→ Your task:
Given the listing below, write out exactly the lines starting with the line that has "CONNECTOR: B-103" and going on through the line that has "AK103893 AB", both kept.

→ Input material:
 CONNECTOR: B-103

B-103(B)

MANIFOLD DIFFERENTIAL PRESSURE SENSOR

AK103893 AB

--

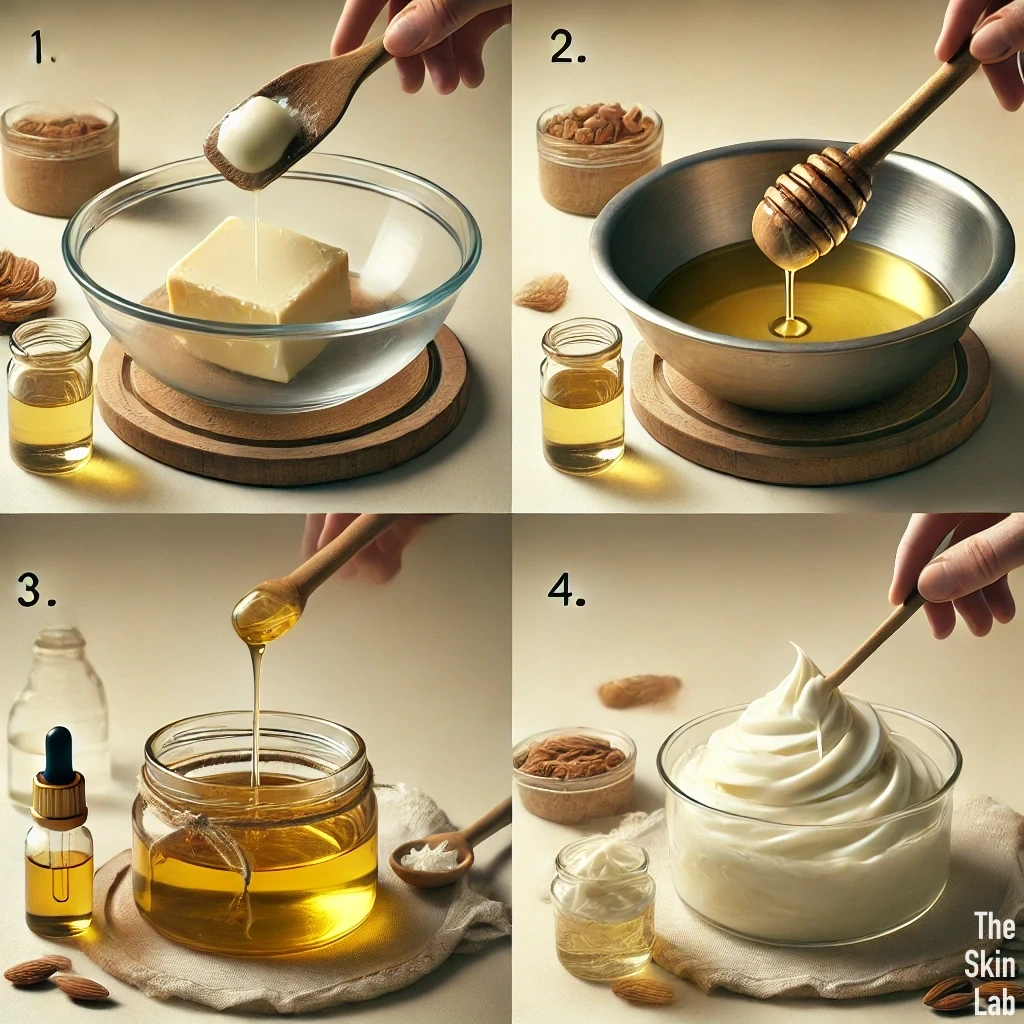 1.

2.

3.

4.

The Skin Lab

* * *

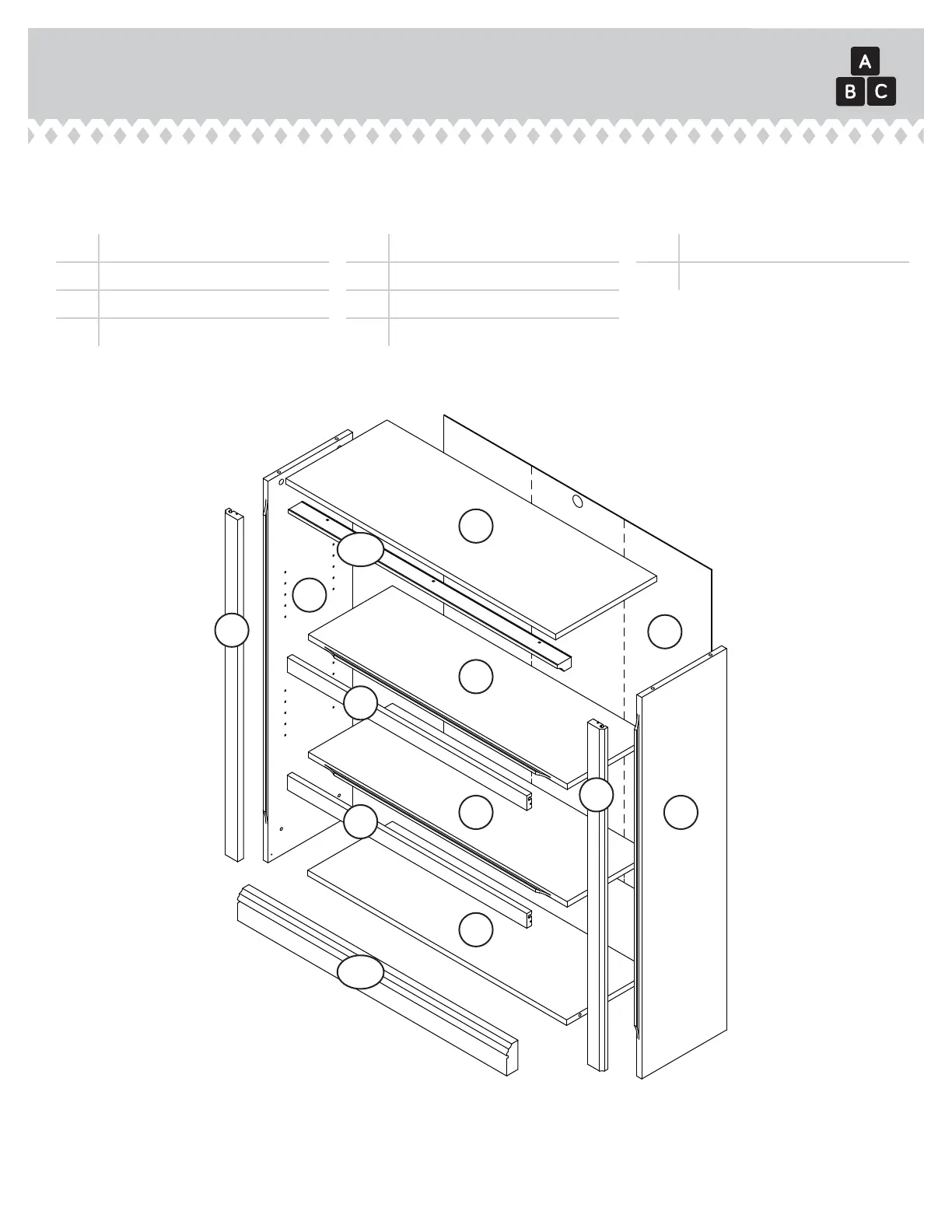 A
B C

→ Response below:
 CONNECTOR: B-103

B-103(B)

MANIFOLD DIFFERENTIAL PRESSURE SENSOR

AK103893 AB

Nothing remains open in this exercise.